She was so far lost in the contemplation of innocent kittenhood that she wasn’t aware of the lumbering shape that appeared at the French windows until it raised a meaty paw and knocked on the glass. Gloria nearly fell off the sofa.

“For God’s sake,” she said crossly, heaving herself off the peach damask and opening the window. “You nearly gave me a heart attack, Terry.”

“Sorry.”

Terence Smith. Graham’s golem, formed from the slime at the bottom of a pond of lowlifes somewhere in the Midlands. Sometimes Murdo borrowed him to work on the doors or do bodyguard duties (Murdo’s security firm looked after fragile celebrities when they made appearances in the capital), but most of the time he was simply Graham’s pet thug, driving him around if he was too drunk to find the steering wheel-Graham refused to crush his ego into Gloria’s red Golf-or hanging about in the background with the same air of doltish fidelity as his dog. Gloria fed cake to both man and dog and kept them away from cats and small children. There was no sign of the dog today. “Where’s your dog today, Terry? Where’s Spike?”

He made an odd choking noise and shook his head, but when he spoke it was to ask after the whereabouts of Graham, his puppet master.

“He’s in Thurso,” she said. It was funny, but the more she said that, the more it seemed true, in a metaphysical sense at any rate, as if Thurso were a kind of purgatory to which people were ban-ished. Gloria had been to Thurso once and found that to be pretty much the case.

“Thurso?” he repeated doubtfully.

“Yes,” Gloria said. “It’s up north.” She doubted that Scottish geography was high on Terry’s list of specialist subjects. She frowned at him. His face, always ugly, had acquired a new and disturbing florescence. “Terry-what happened to your nose?” He put his hand over his face, as if he’d grown suddenly bashful.

The phone rang again, and they both listened in silence to Emily’s bleating. “Mother-Mother-Mother.”

“That’s your daughter,” Terry said eventually, as if Gloria had failed to recognize Emily.

Gloria sighed and said, “Tell me about it,” and, against her better judgment, went and picked up the receiver.

“I’ve been ringing forever,” Emily said, “but all I get is the answering machine.”

“I’ve been out a lot,”Gloria said. “You should have left a message.”
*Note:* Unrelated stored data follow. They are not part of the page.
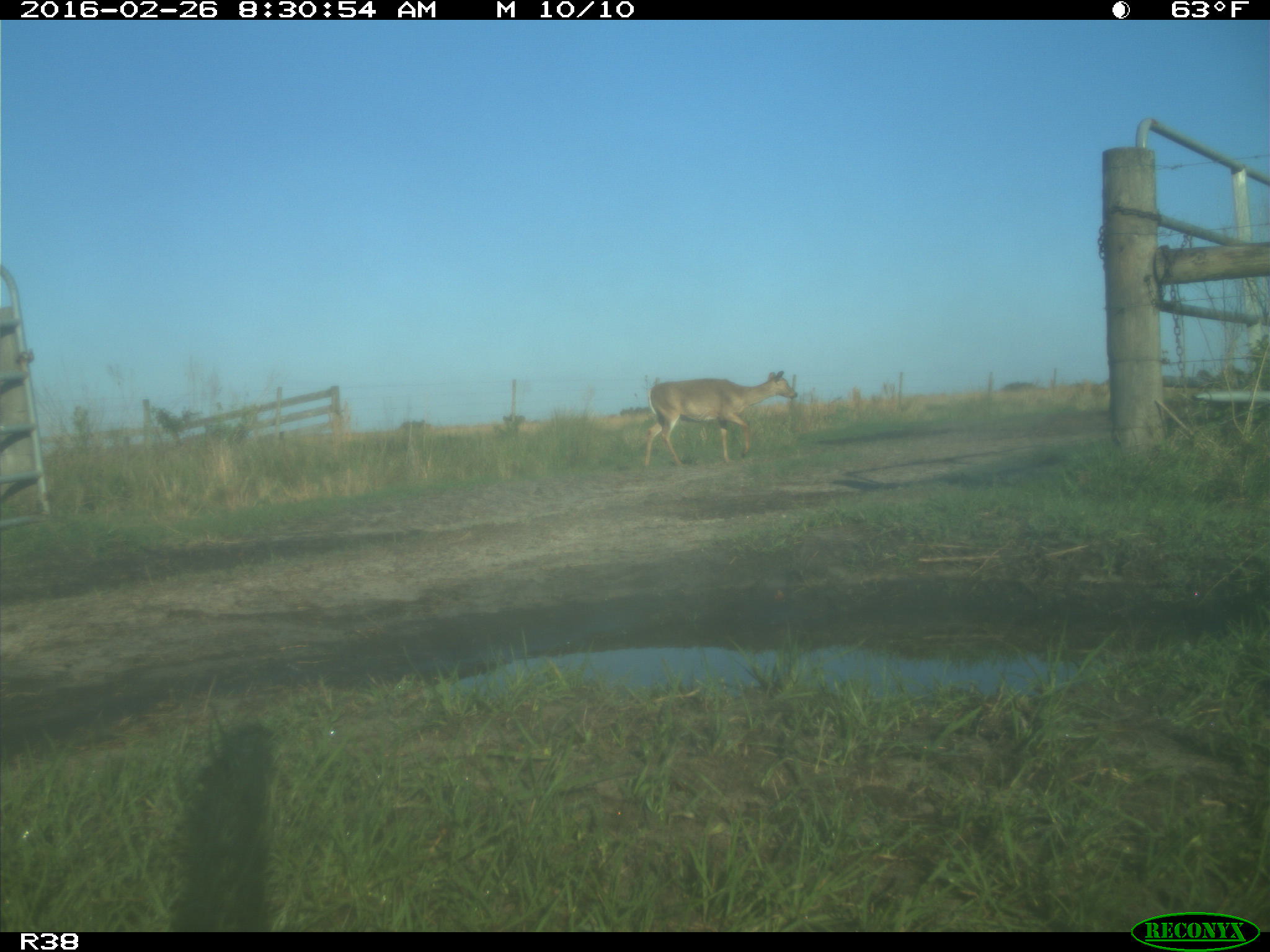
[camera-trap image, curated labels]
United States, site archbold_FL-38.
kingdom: Animalia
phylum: Chordata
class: Mammalia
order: Artiodactyla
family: Cervidae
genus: Odocoileus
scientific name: Odocoileus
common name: deer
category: unidentified deer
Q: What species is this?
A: Unidentified deer (deer) (Odocoileus).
“I didn’t want to leave a message,” Emily said crossly. Gloria watched as Terry lumbered down the path. He reminded her a little of King Kong, but less friendly.

“Mother?”

“Mm?”

“Is something going on?” Emily asked sharply.

“Going on?” Gloria echoed.

“Yes, going on. Is Dad okay? Can I speak to him?”

“He can’t come to the phone just now.”

“I have some news for you,” Emily’s less-than-dulcet tones announced. “Good news.”

“Good news?” Gloria queried. She wondered if Emily was pregnant again (was that good news?), so she was taken aback when Emily said, “I’ve found Jesus.”

“Oh,” Gloria said. “Where was he?”

27

Louise stared through the windshield at the rain. This could be a godforsaken country when it rained. Godforsaken when it didn’t.

The car was parked down by the harbor at Cramond, looking out toward the island. There were three of them in the car, her-self, DS Sandy Mathieson, and eager-beaver Jessica Drummond. They had steamed up the inside of the car like lovers or conspir-ators, although they were doing nothing more exciting than talking about house prices. “Where two or more people are gathered together in Edinburgh,” Louise said.

“Supply and demand, boss,” Sandy Mathieson said. “It’s a town with more demand than supply.” Louise would have preferred “ma’am” to “boss,” “ma’am” made her sound like a woman (somewhere between an aristocrat and a headmistress, both ideas quite appealing), whereas “boss” made her one of the boys. But then, didn’t you have to be one of the boys to cut it? “I read in the Evening News,” Sandy Mathieson continued, “that there aren’t enough expensive houses in Edinburgh. There are millionaires fighting over the high-end stuff.”

“The Russians are moving in, apparently,” Jessica said.

“The Russians?” Louise asked. “What Russians?”

“Rich ones.”

“The Russians are the new Americans, apparently,” Sandy Mathieson said.

“Someone paid a hundred thousand for a garage last week,” Jessica complained. “How insane is that? I can’t even afford a starter home in Gorgie.”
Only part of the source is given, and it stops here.